* BEGIN *

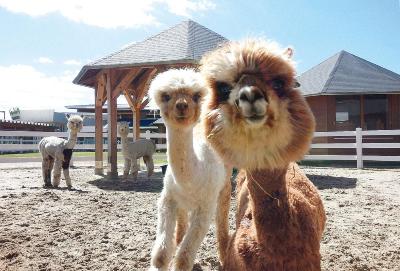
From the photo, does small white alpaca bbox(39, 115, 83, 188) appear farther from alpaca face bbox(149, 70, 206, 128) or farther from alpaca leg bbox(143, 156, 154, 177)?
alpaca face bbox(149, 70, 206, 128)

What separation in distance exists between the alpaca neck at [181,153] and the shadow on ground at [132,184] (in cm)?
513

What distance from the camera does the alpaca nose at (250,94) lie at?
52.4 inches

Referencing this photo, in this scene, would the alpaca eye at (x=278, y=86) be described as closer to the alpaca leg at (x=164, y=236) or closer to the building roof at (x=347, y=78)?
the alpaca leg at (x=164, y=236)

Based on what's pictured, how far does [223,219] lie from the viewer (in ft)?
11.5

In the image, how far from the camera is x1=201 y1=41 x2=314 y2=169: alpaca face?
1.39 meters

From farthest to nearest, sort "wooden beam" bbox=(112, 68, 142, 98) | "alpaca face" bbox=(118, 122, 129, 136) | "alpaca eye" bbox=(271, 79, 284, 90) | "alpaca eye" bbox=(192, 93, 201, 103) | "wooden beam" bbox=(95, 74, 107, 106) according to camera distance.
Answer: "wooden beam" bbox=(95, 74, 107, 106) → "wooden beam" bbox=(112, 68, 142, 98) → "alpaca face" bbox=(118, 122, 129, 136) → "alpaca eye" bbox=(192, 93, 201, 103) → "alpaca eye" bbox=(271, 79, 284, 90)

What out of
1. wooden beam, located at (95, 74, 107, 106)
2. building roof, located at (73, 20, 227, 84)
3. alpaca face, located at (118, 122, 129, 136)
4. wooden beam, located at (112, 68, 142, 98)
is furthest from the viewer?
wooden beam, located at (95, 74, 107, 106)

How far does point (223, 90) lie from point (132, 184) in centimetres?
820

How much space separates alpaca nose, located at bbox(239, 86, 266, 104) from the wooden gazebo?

* END *
* BEGIN *

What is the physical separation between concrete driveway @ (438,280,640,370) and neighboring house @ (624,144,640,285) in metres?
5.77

* END *

→ WRITTEN EXERCISE: Please extract, word for word, the lines of the records from the one containing "Referencing this photo, in" through the one containing "1.39 meters", including both of those lines.

→ THE RESULT:
Referencing this photo, in this scene, would the alpaca eye at (x=278, y=86) be described as closer to the alpaca leg at (x=164, y=236) or closer to the building roof at (x=347, y=78)?
the alpaca leg at (x=164, y=236)

Based on what's pictured, how far does [223,219] lie from the viewer (in ft)?
11.5

In the image, how far from the camera is x1=201 y1=41 x2=314 y2=169: alpaca face?
1.39 meters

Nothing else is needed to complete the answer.